You are awesome Rick, and for once I'm not being a smartass!
Well written. Great story!
Good thing you've got ice in your veins to withstand being trapped on the route for 30-40 minutes without losing yourself to panic. But it sounds like canyoneering is going to pull you back in until you get that 400 foot rappel going down the route under your belt.
Really well described, I liked reading about those chains of decisions you had to make. I'm really glad you found that hole in the back! For a minute I felt like I was reading what someone would write who disappeared in the mountains. Was this what they were up to at the end? Fashioning finger-holes in the ice, etc... :)
Next time invite me! Only not with conditions like those. I would have cried like a baby.
great TR and photos. Perfect condition.
Very good report! It is wonderful that you made it safely to the top.
That was a suspenseful trip report with a lot of great pictures.
Not many climbers can do it in a day especially solo and with tricky ice and snow conditions. I only got as far as the Chockstone in my younger days and now have my work cut out for me with c2c. I am glad you made it safely.
Thanks for sharing those beautiful pictures, and the report as well. Very nicely done.
You're a stud. Not only is that a killer route (still on my tick list), but you made it even harder by taking an alternate route with limited equipment in somewhat sketchy conditions. Great climb, great report, great photos. GOOD ON YA!

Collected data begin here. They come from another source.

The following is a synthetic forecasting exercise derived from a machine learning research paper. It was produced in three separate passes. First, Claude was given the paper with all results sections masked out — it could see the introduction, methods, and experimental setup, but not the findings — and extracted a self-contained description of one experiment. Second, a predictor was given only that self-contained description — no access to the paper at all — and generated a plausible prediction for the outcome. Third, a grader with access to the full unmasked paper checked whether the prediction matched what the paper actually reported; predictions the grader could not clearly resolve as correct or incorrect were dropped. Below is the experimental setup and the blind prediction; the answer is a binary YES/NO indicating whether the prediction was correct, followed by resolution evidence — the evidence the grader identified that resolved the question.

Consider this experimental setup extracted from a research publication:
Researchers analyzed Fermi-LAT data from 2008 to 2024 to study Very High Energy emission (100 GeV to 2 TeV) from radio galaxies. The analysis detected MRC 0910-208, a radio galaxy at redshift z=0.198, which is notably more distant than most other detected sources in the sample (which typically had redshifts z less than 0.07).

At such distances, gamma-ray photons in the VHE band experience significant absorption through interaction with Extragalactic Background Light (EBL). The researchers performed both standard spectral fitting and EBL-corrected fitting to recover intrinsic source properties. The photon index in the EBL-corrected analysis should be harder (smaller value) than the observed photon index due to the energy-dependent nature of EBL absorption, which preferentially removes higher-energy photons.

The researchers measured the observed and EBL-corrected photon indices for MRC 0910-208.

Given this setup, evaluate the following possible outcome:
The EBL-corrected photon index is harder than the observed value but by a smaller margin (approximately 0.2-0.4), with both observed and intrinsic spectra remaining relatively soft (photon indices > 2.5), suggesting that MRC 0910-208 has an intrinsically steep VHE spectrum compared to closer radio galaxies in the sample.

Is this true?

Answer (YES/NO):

I am heading down to S. Cal. this month and you just inspired me to bring my crampons and ice axe just in case. Thanks and great job!
you had a great time, and that's all that matters!
Nice job! I love that route. It gives a person a whole new perspective and respect for San J. I will never forget how exhusted I felt when I finally reached the summit....and that was a two day climb. Solo.....In a day....you're a mad-dog!!!!
Sounds like fun.
I am glad I wasn't the only one to have problems with the last 1,000ft or so of Snow Creek. My buddy and I went up on Saturday March 8th. Exact same thing. After the chockstone the chute was icy and hard on the muscles, but not too difficult to ascend. Finally, around 9200 ft the snow became really unstable and we decided to go up the same ridge you went up, had the same problem with air pockets & crawled through the same hole! Unbelievable that we shared the same experience. Glad that we are all in one piece.
don't know if you remember me, but I met you with a group of my friends on top of Mt. Muir last summer.
Hi Leo! You're kidding? The same hole even? Did you make the mistake of following my footprints? I was a little worried somebody might. Glad it turned out ok. I remember meeting your group on Muir. Congrads on surviving Snow Creek!
I was the guy with Leo. We thought we were going to go sliding off into the chute at any moment. There were no footprints, only crusty crappy snow with airpockets like you said. Super sketchy day to say the least. 13 hours from car to summit.
Oh yeah, we must have went the hard way at the chockstone, because we freesoloed a line that felt at least like 5.6. With packs and boots on it was an unnerving way to get to the snow tongue.
Congrats on safely completing the route up Snow Creek. My friends and I have been eyeing that chute for years each time we go to Joshua Tree. One of these days...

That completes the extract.